My mixes seem soft after normalising

The target level for EBU R128 is -23 LUFS, which is quite low in comparison to old style ‘cranked up’ broadcast mixes. There is no problem with that, during broadcast your mix will sound equally loud as other mixes. If you like to take advantage of the new standard, apply less limiting and compression and use a real time meter like LevelView to help you getting the right balance. As a rule of thumb: peek at the large integrated loudness number once in a while to keep it around ‘-23 LUFS’ and make sure that normal dialog drives the rainbow meter around 0 LU. Don’t be afraid if the meter is temporarily high or low on your full mix. When you’re done, correct the master volume of the mix to make the meter match -23 LUFS exactly or use LevelNorm to do that automatically.


LevelOne Basic Operation

Working with LevelOne

The best way to mix audio files for broadcasting in the new paradigm may at first seem quite dangerous. Basically you just lower your modulation levels, ignore your meters and focus on the sound. Once in a while you take a glimpse at the digital peak meter to make sure you are not clipping. Don’t be afraid that you will loose resolution by modulating low, with current 24 bit high resolution equipment this is no threat anymore.
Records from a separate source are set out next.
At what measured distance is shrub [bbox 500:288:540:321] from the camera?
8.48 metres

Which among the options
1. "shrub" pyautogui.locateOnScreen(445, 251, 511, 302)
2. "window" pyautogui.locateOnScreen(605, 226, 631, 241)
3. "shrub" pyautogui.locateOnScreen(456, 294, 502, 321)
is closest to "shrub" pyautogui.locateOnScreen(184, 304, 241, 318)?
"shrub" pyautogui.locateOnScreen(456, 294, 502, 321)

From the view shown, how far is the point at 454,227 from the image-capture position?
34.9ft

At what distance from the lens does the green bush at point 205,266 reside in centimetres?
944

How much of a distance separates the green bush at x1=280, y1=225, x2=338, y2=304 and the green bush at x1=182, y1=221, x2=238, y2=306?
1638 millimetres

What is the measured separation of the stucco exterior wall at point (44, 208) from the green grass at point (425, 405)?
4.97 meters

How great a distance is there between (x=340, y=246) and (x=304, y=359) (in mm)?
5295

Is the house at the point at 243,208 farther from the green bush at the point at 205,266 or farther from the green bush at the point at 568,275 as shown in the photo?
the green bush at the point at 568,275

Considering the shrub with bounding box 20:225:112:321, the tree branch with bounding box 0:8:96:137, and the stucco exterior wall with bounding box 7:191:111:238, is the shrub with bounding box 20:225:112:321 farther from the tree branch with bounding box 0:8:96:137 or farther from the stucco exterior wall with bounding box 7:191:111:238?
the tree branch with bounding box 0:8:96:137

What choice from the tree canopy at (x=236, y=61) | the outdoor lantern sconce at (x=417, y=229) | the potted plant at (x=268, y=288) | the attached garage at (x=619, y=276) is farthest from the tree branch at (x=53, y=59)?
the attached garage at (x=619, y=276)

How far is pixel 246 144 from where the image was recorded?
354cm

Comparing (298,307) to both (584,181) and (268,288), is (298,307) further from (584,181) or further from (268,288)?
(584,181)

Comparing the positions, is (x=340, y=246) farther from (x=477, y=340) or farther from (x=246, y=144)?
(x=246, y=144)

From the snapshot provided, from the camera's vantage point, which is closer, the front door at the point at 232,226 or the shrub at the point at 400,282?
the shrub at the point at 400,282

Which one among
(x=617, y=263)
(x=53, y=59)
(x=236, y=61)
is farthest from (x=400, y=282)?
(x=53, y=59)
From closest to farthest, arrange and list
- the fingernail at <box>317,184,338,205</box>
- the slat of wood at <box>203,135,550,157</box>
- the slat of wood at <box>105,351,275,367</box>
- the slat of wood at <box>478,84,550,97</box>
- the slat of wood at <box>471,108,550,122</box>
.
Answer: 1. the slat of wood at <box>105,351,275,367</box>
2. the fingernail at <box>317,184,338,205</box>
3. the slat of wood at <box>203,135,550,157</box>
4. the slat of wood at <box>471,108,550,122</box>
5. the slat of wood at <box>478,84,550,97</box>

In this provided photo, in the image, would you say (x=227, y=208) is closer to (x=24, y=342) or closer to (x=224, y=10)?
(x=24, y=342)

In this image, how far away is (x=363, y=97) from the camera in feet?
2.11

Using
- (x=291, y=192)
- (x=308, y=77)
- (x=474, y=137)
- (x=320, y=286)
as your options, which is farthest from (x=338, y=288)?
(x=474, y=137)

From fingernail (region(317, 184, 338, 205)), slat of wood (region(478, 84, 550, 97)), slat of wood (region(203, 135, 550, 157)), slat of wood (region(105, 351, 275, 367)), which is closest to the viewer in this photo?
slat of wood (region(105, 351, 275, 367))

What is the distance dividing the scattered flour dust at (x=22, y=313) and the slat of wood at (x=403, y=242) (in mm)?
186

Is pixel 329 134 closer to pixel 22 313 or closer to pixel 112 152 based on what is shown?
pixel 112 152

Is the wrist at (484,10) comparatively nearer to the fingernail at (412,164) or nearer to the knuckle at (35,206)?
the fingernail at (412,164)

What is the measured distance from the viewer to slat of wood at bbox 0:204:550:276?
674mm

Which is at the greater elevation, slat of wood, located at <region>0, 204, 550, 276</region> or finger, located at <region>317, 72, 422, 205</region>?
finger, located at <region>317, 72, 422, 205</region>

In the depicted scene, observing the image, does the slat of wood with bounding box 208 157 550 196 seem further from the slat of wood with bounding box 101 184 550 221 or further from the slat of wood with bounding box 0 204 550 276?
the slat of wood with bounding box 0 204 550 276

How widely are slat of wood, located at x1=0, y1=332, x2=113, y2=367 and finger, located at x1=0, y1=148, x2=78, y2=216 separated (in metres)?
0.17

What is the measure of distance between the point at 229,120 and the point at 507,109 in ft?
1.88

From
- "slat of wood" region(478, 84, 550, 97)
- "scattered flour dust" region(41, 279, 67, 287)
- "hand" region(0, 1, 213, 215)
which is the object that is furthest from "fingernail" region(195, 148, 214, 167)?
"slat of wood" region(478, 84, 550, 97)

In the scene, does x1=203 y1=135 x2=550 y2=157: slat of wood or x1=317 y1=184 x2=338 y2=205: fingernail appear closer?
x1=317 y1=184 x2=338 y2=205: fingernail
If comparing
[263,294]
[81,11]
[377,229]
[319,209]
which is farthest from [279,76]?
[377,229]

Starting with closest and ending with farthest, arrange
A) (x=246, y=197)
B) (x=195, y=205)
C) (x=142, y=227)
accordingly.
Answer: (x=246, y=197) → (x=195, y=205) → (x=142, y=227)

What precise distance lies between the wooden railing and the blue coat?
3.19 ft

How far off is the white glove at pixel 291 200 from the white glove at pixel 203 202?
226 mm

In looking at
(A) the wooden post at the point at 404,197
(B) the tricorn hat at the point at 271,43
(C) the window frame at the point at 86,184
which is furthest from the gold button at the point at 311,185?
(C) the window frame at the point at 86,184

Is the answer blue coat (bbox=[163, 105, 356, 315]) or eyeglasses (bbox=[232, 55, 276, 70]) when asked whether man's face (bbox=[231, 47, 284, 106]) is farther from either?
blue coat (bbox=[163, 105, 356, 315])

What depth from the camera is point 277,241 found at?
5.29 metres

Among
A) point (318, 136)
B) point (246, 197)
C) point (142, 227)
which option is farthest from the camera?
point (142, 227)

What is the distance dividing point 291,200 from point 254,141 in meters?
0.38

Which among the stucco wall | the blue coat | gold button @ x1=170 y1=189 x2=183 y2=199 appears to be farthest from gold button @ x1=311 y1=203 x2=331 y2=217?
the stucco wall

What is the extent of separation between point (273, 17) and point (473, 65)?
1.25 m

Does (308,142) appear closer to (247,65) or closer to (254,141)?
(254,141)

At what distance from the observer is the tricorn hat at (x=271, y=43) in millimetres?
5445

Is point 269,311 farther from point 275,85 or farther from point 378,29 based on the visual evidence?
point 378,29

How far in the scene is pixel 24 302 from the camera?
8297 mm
If you feel insecure working without visual feedback, please consider using a realtime EBU mode loudness meter like Grimm Audio’s LevelView. Alternatively use your VU’s or PPM’s but align them correctly. A proper alignment for your VU meter would be 0 VU to equal -18 dBFS. For analog PPM’s, keep the 0 PPM = -9 dBFS level. During production, avoid modulating hot all the time. But at the same time do not hesitate to use all that headroom. If you are using a digital peak meter next to the other ones, ATSC and EBU allow peaks to reach almost 0 dBFS, so don’t worry about short peaks above -9 dBFS.

The key to almost automatically achieve consistent results without using meters, is to adopt the film postproduction practice of aligning the monitor gain to a fixed acoustic level. In the broadcast case, the EBU tech 3276 document prescribes to align a -18 dBFS (rms measured) pink noise track to a sound pressure level of 82 dBA per speaker for stereo or 78 dBA per speaker for 5 channel surround. If you prefer to have your monitor SPL a little lower, just note the deviation from the calibrated level for later reference. The alternative is to simply normalize a well known file to -23 LUFS, play it back and set the volume control to your preferred listening level. The main concept is to now mark the monitor control position and work at this reference level position 90% of the time or more. Your ears will tell you how loud you should mix, you don’t need a meter for that anymore. When you are satisfied with your mix, edits, dynamics and overall sound, just bounce the result to a temporary file, let LevelOne analyze and process the file according to your preset target level and your file is finished for release. After some practice you will note the necessary adjustment by LevelOne will be minimal.